Task data |
** Start **
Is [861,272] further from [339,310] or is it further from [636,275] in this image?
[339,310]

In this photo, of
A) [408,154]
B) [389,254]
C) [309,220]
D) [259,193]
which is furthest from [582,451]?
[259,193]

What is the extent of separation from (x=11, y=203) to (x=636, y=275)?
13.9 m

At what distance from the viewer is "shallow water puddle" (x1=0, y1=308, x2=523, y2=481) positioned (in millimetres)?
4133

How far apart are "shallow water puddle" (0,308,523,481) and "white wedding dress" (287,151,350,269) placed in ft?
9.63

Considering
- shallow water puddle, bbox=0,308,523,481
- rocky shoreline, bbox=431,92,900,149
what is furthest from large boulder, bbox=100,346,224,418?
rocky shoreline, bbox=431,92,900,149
** End **
Your instructions | Transcribe the records above exactly, but only from the line that contains "In this photo, of" through their final line, inclusive.

Solution |
In this photo, of
A) [408,154]
B) [389,254]
C) [309,220]
D) [259,193]
which is furthest from [582,451]?
[259,193]

What is the extent of separation from (x=11, y=203) to (x=636, y=275)?
13.9 m

At what distance from the viewer is "shallow water puddle" (x1=0, y1=308, x2=523, y2=481) positioned (in millimetres)?
4133

How far apart are "shallow water puddle" (0,308,523,481) and "white wedding dress" (287,151,350,269) placed in ft?
9.63

Considering
- shallow water puddle, bbox=0,308,523,481
- rocky shoreline, bbox=431,92,900,149
what is furthest from large boulder, bbox=100,346,224,418?
rocky shoreline, bbox=431,92,900,149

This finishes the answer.